DESABAFOS DE UMA MÃE

Filha,

Já escrevi diversas cartas, mas no final das contas nunca tive coragem de remetê-las. Imagino que provavelmente você ainda esteja muito magoada com tudo que aconteceu. E eu tenho medo que as minhas palavras, meu suplico, meu pedido de perdão não sejam suficientes para fechar as feridas. (E com certeza não serão). Mas te peço, como último favor, que ao menos leia esta carta até o final.

A sociedade em que vivemos tem a péssima mania de colocar as mães acima do bem e do mal, como se fossem seres divinos. Mas as mães também odeiam, erram, e sofrem de egoísmo, como no meu caso. Você ainda será mãe e perceberá que não existe esta fantasia de que as mulheres já nascem prontas para serem mães. A maternidade é um exercício diário que só se aperfeiçoa ao longo do tempo. A gente a aprende a ser mãe, assim como aprende a ser filho.

A lembrança que carrego comigo é de quando você tinha uns quatro aninhos. Lembro-me que fui até o portão do seu antigo prédio; aquele de Laranjeiras. Fiquei por lá, uns 20 minutos. Pude observar você brincando no parquinho. Vi que aquela menininha, a minha filha, era muito quietinha. Você não corria tanta quanto às outras crianças. Era tranqüila e com um olhar meigo e carinhoso. Um olhar que nunca mais vi igual. Depois disso viajei para a Holanda e nunca mais te vi, pelo menos não com os olhos daqui.
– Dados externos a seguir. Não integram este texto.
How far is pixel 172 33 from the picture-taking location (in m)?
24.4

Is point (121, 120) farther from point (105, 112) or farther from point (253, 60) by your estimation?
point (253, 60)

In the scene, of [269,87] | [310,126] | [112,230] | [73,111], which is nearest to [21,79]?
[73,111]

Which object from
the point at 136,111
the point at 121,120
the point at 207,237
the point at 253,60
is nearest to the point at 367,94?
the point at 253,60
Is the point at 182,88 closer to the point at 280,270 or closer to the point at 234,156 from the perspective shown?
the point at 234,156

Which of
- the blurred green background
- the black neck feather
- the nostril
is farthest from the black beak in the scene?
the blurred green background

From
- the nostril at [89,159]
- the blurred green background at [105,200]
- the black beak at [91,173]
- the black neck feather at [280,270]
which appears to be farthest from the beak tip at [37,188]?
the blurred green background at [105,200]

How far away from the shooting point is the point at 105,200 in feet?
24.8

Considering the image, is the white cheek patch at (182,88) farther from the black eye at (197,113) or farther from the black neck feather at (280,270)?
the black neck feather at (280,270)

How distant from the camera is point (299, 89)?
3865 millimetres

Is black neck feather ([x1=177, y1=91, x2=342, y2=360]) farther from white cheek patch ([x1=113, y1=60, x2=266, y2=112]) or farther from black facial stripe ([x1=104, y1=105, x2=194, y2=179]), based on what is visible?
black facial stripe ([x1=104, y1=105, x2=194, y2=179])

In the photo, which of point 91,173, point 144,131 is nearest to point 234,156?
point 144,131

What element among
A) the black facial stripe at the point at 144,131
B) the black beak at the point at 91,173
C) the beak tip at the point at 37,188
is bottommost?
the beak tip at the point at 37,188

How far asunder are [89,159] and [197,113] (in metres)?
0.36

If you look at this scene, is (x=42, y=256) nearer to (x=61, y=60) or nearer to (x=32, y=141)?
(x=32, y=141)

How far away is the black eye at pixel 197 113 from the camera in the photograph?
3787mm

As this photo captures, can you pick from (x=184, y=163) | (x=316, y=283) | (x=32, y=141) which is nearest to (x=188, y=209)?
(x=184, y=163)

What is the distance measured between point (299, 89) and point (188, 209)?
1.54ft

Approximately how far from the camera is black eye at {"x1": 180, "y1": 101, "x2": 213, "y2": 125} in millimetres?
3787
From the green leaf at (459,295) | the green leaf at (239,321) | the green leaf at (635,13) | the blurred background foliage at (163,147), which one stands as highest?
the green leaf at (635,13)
Mesmo longe, nesses 18 anos, sempre pensei em você. Algumas vezes liguei pro seu pai em busca de notícias suas. Ele sempre fez questão de me manter afatada e reforçar, que a minha ausência na vida de vocês era o melhor pra todos. E por algum tempo acreditei nesta versão, mas hoje, mais madura, acredito que a ausência de uma mãe nunca será o melhor para uma filha, ainda que esta mãe seja eu.

Não sei o que o André e a esposa dele contaram sobre mim. Mas pela sua indiferença, imagino que não tenha uma boa imagem a meu respeito. Contudo, não ouso ter a pretensão de achar que você possa ver uma mulher que vende o corpo como uma candidata a boa mãe. Nada que eu fale pode mudar o que você sente, mas nada que eu faça com o meu corpo vai mudar o fato de eu ser mãe, de ser a sua mãe.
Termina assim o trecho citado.